Text excerpt
══════════

I have one last room to discuss from the re-design of the original eighteen bedrooms at the Ronald McDonald House of Long Island. I saved this bedroom for a solo post because its design so satisfied one of the chief objectives of this project, which is to raise the spirits of the families residing at the Ronald McDonald House while a critically-ill child undergoes treatment.

Interior Designer Michael Tavano called his bedroom suite "Orange You Glad There's a Ronald McDonald House?" His bold color choice of Benjamin Moore's Fiesta Orange for the wall color gave the room immediate warmth and set the stage for a lively palette of complementary colors.

      

                                                                 Photo courtesy of Ronald McDonald House of Long Island

Rather than bring the Fiesta Orange paint color up to the ceiling, Michael added architectural molding around the room at the height of the window wall and painted the walls above the molding and the sloped ceiling a cool sky blue. By doing so, Michael moderated the saturated orange tone, balanced the proportions of the room and gave the room's inhabitants a calming vista to gaze at while drifting off to sleep. Genius!

Another great design feature was the assortment of spherical pendant lights Michael added to illuminate the room. Using several of different sizes and colors consumed the extra volume of the vaulted ceiling and brought it down to human scale. Plus, the round shape and random placement of the spheres were just plain fun.

I loved the mix of forms Michael used in the room. The spherical lighting fixtures, serpentine cornice and arched headboards balanced the angles of the sloped ceiling and furniture in a playful way.

══════════

Supplied material

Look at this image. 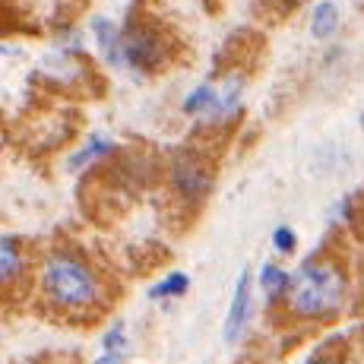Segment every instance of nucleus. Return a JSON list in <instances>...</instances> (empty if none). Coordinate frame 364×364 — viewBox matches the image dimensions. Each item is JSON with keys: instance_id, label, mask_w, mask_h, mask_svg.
<instances>
[{"instance_id": "obj_3", "label": "nucleus", "mask_w": 364, "mask_h": 364, "mask_svg": "<svg viewBox=\"0 0 364 364\" xmlns=\"http://www.w3.org/2000/svg\"><path fill=\"white\" fill-rule=\"evenodd\" d=\"M124 67L127 70H136V73H152L165 64L168 51H165V41L159 38L156 29L149 26H124Z\"/></svg>"}, {"instance_id": "obj_11", "label": "nucleus", "mask_w": 364, "mask_h": 364, "mask_svg": "<svg viewBox=\"0 0 364 364\" xmlns=\"http://www.w3.org/2000/svg\"><path fill=\"white\" fill-rule=\"evenodd\" d=\"M289 282H291V276L282 269V266L266 263L260 269V285H263V291H266V298H269V301L282 298L285 291H289Z\"/></svg>"}, {"instance_id": "obj_2", "label": "nucleus", "mask_w": 364, "mask_h": 364, "mask_svg": "<svg viewBox=\"0 0 364 364\" xmlns=\"http://www.w3.org/2000/svg\"><path fill=\"white\" fill-rule=\"evenodd\" d=\"M41 291L60 311H82L99 301V276L73 250H54L41 266Z\"/></svg>"}, {"instance_id": "obj_5", "label": "nucleus", "mask_w": 364, "mask_h": 364, "mask_svg": "<svg viewBox=\"0 0 364 364\" xmlns=\"http://www.w3.org/2000/svg\"><path fill=\"white\" fill-rule=\"evenodd\" d=\"M241 95H244V76L241 73H228L222 82H215V102L206 111L203 124H222L241 108Z\"/></svg>"}, {"instance_id": "obj_4", "label": "nucleus", "mask_w": 364, "mask_h": 364, "mask_svg": "<svg viewBox=\"0 0 364 364\" xmlns=\"http://www.w3.org/2000/svg\"><path fill=\"white\" fill-rule=\"evenodd\" d=\"M250 314H254V291H250V272H241L235 285V295H232V307L225 314V342H237L244 333V326L250 323Z\"/></svg>"}, {"instance_id": "obj_7", "label": "nucleus", "mask_w": 364, "mask_h": 364, "mask_svg": "<svg viewBox=\"0 0 364 364\" xmlns=\"http://www.w3.org/2000/svg\"><path fill=\"white\" fill-rule=\"evenodd\" d=\"M92 35H95V45H99V51H102V58L108 60L111 67H124V54H121V48H124V29L121 26H114L111 19H95L92 23Z\"/></svg>"}, {"instance_id": "obj_13", "label": "nucleus", "mask_w": 364, "mask_h": 364, "mask_svg": "<svg viewBox=\"0 0 364 364\" xmlns=\"http://www.w3.org/2000/svg\"><path fill=\"white\" fill-rule=\"evenodd\" d=\"M111 149H114V143H111L108 136H92L73 159H70V168H82L86 162H92V159H99L102 152H111Z\"/></svg>"}, {"instance_id": "obj_1", "label": "nucleus", "mask_w": 364, "mask_h": 364, "mask_svg": "<svg viewBox=\"0 0 364 364\" xmlns=\"http://www.w3.org/2000/svg\"><path fill=\"white\" fill-rule=\"evenodd\" d=\"M346 298V272L336 260H304L291 272L285 304L295 317L320 320L339 311Z\"/></svg>"}, {"instance_id": "obj_17", "label": "nucleus", "mask_w": 364, "mask_h": 364, "mask_svg": "<svg viewBox=\"0 0 364 364\" xmlns=\"http://www.w3.org/2000/svg\"><path fill=\"white\" fill-rule=\"evenodd\" d=\"M285 4H304V0H285Z\"/></svg>"}, {"instance_id": "obj_12", "label": "nucleus", "mask_w": 364, "mask_h": 364, "mask_svg": "<svg viewBox=\"0 0 364 364\" xmlns=\"http://www.w3.org/2000/svg\"><path fill=\"white\" fill-rule=\"evenodd\" d=\"M187 289H191V279H187V272H171V276H165L162 282L152 285L149 298H178V295H184Z\"/></svg>"}, {"instance_id": "obj_6", "label": "nucleus", "mask_w": 364, "mask_h": 364, "mask_svg": "<svg viewBox=\"0 0 364 364\" xmlns=\"http://www.w3.org/2000/svg\"><path fill=\"white\" fill-rule=\"evenodd\" d=\"M174 187H178L181 193H184L187 200H200L209 193V187H213V178H209V168H203L197 159H178V165H174Z\"/></svg>"}, {"instance_id": "obj_9", "label": "nucleus", "mask_w": 364, "mask_h": 364, "mask_svg": "<svg viewBox=\"0 0 364 364\" xmlns=\"http://www.w3.org/2000/svg\"><path fill=\"white\" fill-rule=\"evenodd\" d=\"M339 29V6L333 0H320L311 13V32L314 38H333Z\"/></svg>"}, {"instance_id": "obj_14", "label": "nucleus", "mask_w": 364, "mask_h": 364, "mask_svg": "<svg viewBox=\"0 0 364 364\" xmlns=\"http://www.w3.org/2000/svg\"><path fill=\"white\" fill-rule=\"evenodd\" d=\"M272 247H276V254H291V250L298 247V237H295V232H291L289 225L272 228Z\"/></svg>"}, {"instance_id": "obj_15", "label": "nucleus", "mask_w": 364, "mask_h": 364, "mask_svg": "<svg viewBox=\"0 0 364 364\" xmlns=\"http://www.w3.org/2000/svg\"><path fill=\"white\" fill-rule=\"evenodd\" d=\"M102 348L105 352H124V348H127V333H124V326H111V330L102 336Z\"/></svg>"}, {"instance_id": "obj_16", "label": "nucleus", "mask_w": 364, "mask_h": 364, "mask_svg": "<svg viewBox=\"0 0 364 364\" xmlns=\"http://www.w3.org/2000/svg\"><path fill=\"white\" fill-rule=\"evenodd\" d=\"M121 361H124V352H105V355H99L95 364H121Z\"/></svg>"}, {"instance_id": "obj_10", "label": "nucleus", "mask_w": 364, "mask_h": 364, "mask_svg": "<svg viewBox=\"0 0 364 364\" xmlns=\"http://www.w3.org/2000/svg\"><path fill=\"white\" fill-rule=\"evenodd\" d=\"M213 102H215V82H200V86H193L191 92H187V99H184V114H191V117H197V121H203L206 117V111L213 108Z\"/></svg>"}, {"instance_id": "obj_8", "label": "nucleus", "mask_w": 364, "mask_h": 364, "mask_svg": "<svg viewBox=\"0 0 364 364\" xmlns=\"http://www.w3.org/2000/svg\"><path fill=\"white\" fill-rule=\"evenodd\" d=\"M19 272H23V244L13 235H4V241H0V279H4V285L16 282Z\"/></svg>"}]
</instances>
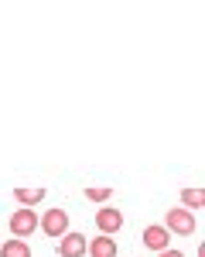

══════════

Required task 1
Please quote from the bedroom design text the part that opens with the words containing "Interior Designer Michael" and closes with "to sleep. Genius!".
Required task 2
Check each statement against the bedroom design text. Answer yes or no and quote the words that settle it.
(a) The walls above the molding were painted Fiesta Orange.
(b) The pendant lights came in different sizes and colors.
(c) The re-design covered twelve original bedrooms.
Required task 3
According to the bedroom design text, what paint color did Michael Tavano pick for the walls?

Full answer 1
Interior Designer Michael Tavano called his bedroom suite "Orange You Glad There's a Ronald McDonald House?" His bold color choice of Benjamin Moore's Fiesta Orange for the wall color gave the room immediate warmth and set the stage for a lively palette of complementary colors.

      

                                                                 Photo courtesy of Ronald McDonald House of Long Island

Rather than bring the Fiesta Orange paint color up to the ceiling, Michael added architectural molding around the room at the height of the window wall and painted the walls above the molding and the sloped ceiling a cool sky blue. By doing so, Michael moderated the saturated orange tone, balanced the proportions of the room and gave the room's inhabitants a calming vista to gaze at while drifting off to sleep. Genius!

Full answer 2
(a) No: "painted the walls above the molding and the sloped ceiling a cool sky blue"
(b) Yes: "Using several of different sizes and colors"
(c) No: "the re-design of the original eighteen bedrooms"

Full answer 3
Benjamin Moore's Fiesta Orange.